Closed-model constraints are tighter. ResearchStudio chose Claude Opus-4.6+ and GPT-5.5 because they can handle complex audit tasks. On non-frontier models, Phase 3's four hard checks may have significantly lower accuracy—higher false positive rates mean good topics get rejected. This isn't just an efficiency issue; it's a trust issue. If the automated gate is unreliable, you won't use it as the first-pass filter.
What We Learn from This Scenario
Mapping ResearchStudio's pipeline to our domain reveals:
- The biggest gap isn't model capability—it's feedback data. We lack a systematic way to judge whether an analysis article is good. This isn't a technology problem; it's a workflow problem—we need a "signal-to-outcome" tracking mechanism.

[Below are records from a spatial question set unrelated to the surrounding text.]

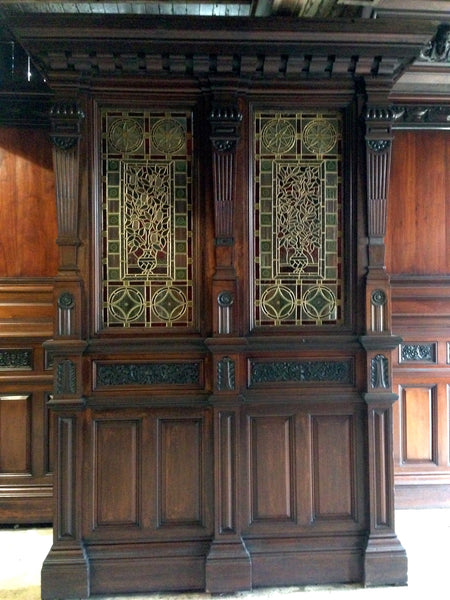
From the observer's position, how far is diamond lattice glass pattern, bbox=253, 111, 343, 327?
8.48 ft

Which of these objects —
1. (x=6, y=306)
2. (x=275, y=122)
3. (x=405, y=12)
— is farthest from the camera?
(x=6, y=306)

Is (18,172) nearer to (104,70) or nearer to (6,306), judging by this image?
(6,306)

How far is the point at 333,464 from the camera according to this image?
2.59m

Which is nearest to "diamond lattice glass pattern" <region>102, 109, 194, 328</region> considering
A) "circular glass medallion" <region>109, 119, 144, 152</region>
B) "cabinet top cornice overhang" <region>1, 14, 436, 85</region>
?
"circular glass medallion" <region>109, 119, 144, 152</region>

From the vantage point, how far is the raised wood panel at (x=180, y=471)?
2527 mm

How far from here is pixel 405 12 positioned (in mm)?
2768

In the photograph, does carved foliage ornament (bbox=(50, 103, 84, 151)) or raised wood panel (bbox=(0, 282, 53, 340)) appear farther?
raised wood panel (bbox=(0, 282, 53, 340))

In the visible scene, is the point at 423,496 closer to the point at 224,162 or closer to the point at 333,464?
the point at 333,464

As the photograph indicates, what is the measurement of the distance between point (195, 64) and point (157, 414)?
66.3 inches

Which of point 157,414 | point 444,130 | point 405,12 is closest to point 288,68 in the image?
point 405,12

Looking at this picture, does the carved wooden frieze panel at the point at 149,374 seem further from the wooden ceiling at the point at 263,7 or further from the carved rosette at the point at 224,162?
the wooden ceiling at the point at 263,7

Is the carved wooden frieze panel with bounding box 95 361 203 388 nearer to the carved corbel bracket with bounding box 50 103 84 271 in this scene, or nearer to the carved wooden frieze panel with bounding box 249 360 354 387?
the carved wooden frieze panel with bounding box 249 360 354 387

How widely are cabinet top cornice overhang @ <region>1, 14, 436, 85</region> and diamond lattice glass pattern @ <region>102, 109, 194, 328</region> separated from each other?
0.81ft

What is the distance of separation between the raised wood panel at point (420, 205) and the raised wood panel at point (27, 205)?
2.22m
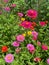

- Thin contracts transfer directly. Our daily signal pipeline (collection → filtering → formatting → delivery) is essentially a three-layer contract chain from "signal acquisition" to "signal delivery." The format of each signal at each layer is deterministic—this is exactly a thin contract.
- Hard gates are harder than we think. Not harder technically—harder to design. What state counts as "worth analyzing"? What signal density counts as "enough"? ResearchStudio's gates are anchored by paper acceptance rates; we have no such anchor. This requires trial and error.
VI. Assessment: What's Usable, What Isn't
Directly Usable
- Skill structure as experience carrier: Immediately applicable. Our writing experience, terminology standards, and analysis angles can all be encoded as skill files.
- Hard gate concept: Our existing pre-publication checklist is essentially a hard gate; it can be further refined into automated checks.
- Shared assets design: Our daily signal pipeline (collection → filtering → formatting → delivery) is structurally identical to Reel's Paper2Assets—extract once, reuse everywhere.
Not Directly Usable
- IdeaSpark full pipeline: Depends on Claude Opus-4.6+ and GPT-5.5; compute cost is high (~2.6M tokens per paper). Non-frontier models lack the judgment for complex audit stages.
- Paper2Poster's html2pptx: Depends on a large deterministic rendering toolchain (PyMuPDF, LibreOffice, Edge TTS); resource-constrained environments can't run it.
- 15 ML innovation patterns: These patterns are distilled from ML academic papers and don't directly apply to technology industry analysis. They need to be re-derived from our own writing practice.
Needs Adaptation
- Replace the ML paper corpus with our domain signal sources
- Replace academic innovation patterns with tech analysis angle patterns
- Build a feedback tracking mechanism — a signal chain for judging whether an analysis article is good
- Design appropriate hard gate standards for analysis quality
VII. The Bigger Signal: Skill Engineering as First Principles
ResearchStudio isn't the only system moving in this direction. Anthropic's MCP (Model Context Protocol) standardizes the tool layer; various agent orchestration frameworks handle pipeline orchestration; skill systems serve as the experience carrier.
What these systems share: the pursuit is no longer "bigger models," but "more precise experience encoding."
ResearchStudio proves something with 1,947 papers: domain experience can be structured, quantified, and composed. When experience becomes a skill, it transforms from "something in an expert's head" to "an asset the system can invoke at every decision point."
This may be the real breakthrough for AI for Science (and AI for everything professional)—not bigger brains, but more precise encoding of intuition. And how far skills can go depends on that unanswered question: does truly breakthrough innovation always come from outside known patterns?
This article is based on the two ResearchStudio papers (arXiv: 2607.04439, 2607.04438) and the open-source codebase (github.com/microsoft/ResearchStudio, MIT License).